The sheer size and geopolitical significance of Ukraine would have, in and of itself, required a clear and coherent policy from the European Union in the aftermath of the Cold War. However, the EU’s focus was initially on the countries that joined the EU in 2004, and on Russia.
This report explores the evolution of EU policy towards Ukraine, with major turning points occurring in 2004, 2014 and February 2022 when Russia’s full-scale invasion of Ukraine started.
The dominant constraining factor in the case of Ukraine was multipolar (or rather bipolar) competition between the EU and Russia over the European political, economic and security order, which gradually tightened since 2004. Up to 2022, the EU’s main mitigation tactics in response to such competition was actually a denial of it, but in 2022 this approach became untenable and the EU entered the competition as an emerging geopolitical actor, actively trying to shape the future of European order that was challenged by the war in Ukraine.
EU–Ukraine relations were also complicated by regional fragmentation in the post-Soviet space and within Ukraine, but this factor was overshadowed by geopolitical competition.

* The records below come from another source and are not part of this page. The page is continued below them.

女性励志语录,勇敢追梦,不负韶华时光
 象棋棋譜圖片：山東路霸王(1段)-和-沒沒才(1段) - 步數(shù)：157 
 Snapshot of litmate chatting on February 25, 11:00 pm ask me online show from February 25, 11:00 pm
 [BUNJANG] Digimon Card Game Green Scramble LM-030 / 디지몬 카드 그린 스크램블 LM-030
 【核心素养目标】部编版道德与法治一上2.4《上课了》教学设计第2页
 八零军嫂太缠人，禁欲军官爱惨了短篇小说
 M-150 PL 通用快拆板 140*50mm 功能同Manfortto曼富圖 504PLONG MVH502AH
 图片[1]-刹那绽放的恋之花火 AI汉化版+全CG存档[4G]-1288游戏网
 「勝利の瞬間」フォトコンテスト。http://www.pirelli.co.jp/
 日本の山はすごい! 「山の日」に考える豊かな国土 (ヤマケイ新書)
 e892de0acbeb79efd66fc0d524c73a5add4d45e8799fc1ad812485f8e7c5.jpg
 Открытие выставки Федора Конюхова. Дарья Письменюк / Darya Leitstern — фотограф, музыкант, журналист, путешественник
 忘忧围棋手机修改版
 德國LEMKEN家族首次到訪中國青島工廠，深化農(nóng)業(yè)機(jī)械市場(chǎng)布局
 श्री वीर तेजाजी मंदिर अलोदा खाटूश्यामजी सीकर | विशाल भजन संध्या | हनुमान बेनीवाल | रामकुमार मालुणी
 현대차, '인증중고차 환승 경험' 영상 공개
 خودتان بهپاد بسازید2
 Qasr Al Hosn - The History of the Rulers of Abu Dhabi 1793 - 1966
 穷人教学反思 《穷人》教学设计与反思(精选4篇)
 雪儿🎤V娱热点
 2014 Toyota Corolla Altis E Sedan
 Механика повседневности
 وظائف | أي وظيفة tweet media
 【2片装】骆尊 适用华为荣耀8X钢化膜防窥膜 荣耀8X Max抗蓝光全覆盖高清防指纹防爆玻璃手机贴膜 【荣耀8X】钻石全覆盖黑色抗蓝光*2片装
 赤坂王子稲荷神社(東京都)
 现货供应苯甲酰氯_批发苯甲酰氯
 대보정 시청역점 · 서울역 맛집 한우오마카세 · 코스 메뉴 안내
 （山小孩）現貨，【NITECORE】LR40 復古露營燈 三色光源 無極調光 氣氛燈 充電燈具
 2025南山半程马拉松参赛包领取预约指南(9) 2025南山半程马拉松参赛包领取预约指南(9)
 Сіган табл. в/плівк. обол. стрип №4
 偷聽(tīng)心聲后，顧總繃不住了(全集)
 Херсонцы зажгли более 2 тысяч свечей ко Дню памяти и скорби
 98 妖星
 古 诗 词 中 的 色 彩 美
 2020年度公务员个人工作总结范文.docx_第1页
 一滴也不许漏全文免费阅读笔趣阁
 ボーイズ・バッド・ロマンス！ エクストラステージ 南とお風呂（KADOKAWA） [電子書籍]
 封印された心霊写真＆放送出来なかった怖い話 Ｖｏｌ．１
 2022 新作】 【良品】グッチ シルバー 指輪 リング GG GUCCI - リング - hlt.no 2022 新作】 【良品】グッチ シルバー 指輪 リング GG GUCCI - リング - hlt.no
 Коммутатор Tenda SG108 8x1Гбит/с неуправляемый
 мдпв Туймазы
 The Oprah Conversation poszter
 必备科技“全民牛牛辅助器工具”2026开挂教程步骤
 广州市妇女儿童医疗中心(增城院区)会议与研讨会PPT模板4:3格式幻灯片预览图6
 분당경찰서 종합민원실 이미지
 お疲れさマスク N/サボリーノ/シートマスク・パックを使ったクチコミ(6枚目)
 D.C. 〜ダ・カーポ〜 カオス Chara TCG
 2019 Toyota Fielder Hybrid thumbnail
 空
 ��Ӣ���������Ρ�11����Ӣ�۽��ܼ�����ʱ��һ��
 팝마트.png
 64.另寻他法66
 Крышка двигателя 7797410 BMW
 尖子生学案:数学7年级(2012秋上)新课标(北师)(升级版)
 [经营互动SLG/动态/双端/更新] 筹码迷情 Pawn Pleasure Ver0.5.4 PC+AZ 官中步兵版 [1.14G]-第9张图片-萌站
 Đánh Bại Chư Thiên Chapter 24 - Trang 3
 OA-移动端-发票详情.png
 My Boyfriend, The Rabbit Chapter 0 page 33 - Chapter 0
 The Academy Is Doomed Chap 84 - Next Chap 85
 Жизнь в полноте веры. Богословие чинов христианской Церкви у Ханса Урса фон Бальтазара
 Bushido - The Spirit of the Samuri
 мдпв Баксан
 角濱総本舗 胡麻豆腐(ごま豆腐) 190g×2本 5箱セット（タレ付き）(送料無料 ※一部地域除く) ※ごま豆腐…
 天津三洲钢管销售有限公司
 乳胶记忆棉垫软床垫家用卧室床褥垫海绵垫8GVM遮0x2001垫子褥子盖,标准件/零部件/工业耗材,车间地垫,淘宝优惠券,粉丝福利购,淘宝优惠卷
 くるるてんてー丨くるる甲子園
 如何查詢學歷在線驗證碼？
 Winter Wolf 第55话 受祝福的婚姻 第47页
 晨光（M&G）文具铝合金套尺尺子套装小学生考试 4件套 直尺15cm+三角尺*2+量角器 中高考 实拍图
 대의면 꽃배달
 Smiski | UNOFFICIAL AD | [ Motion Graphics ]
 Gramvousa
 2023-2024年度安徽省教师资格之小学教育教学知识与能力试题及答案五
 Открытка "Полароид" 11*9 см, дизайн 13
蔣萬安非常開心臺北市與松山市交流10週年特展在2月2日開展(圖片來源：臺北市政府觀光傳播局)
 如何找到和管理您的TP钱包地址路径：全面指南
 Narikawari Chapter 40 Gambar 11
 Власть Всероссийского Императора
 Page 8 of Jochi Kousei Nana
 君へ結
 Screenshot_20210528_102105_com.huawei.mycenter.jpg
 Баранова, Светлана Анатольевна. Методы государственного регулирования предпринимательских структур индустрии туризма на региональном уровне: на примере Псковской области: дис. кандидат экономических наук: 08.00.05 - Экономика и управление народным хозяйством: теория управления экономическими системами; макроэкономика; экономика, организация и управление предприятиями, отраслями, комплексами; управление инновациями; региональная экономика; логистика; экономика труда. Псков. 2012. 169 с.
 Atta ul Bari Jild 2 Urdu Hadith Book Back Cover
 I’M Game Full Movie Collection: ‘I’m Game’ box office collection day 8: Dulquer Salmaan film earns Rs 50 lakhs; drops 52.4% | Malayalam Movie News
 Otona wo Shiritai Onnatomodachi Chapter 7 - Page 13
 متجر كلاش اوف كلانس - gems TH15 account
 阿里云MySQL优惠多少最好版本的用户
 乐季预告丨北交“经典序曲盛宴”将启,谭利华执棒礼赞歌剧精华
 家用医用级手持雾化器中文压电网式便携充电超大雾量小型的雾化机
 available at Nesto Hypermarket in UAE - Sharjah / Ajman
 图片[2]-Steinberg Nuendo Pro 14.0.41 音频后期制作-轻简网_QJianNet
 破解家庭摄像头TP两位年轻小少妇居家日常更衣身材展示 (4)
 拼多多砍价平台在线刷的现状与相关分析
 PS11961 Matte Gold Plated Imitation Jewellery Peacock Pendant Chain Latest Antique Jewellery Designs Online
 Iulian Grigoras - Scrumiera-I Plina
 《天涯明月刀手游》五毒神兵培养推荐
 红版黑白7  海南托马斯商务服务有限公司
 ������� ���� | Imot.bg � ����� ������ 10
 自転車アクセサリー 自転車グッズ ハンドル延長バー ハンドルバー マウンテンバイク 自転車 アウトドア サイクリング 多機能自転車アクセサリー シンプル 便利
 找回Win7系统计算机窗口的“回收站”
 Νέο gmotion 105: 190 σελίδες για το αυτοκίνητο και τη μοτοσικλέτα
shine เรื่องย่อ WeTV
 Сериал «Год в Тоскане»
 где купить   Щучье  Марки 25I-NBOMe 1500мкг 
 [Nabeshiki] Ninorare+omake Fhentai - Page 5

Intra-EU contestation was an important constraining factor in 2004– 2014, but after 2014 and especially after 2022 the EU reached an unprecedented level of unity in the face of the most serious geopolitical conflict in post-WWII Europe.
The report is part of the ICDS contribution to the research project JOINT – Understanding and Strengthening EU Foreign & Security Policy in a Complex and Contested World, funded by the EU Horizon 2020 Programme. The JOINT project involves 14 partners from 12 countries and is coordinated by the Italian Institute of International Affairs (IAI).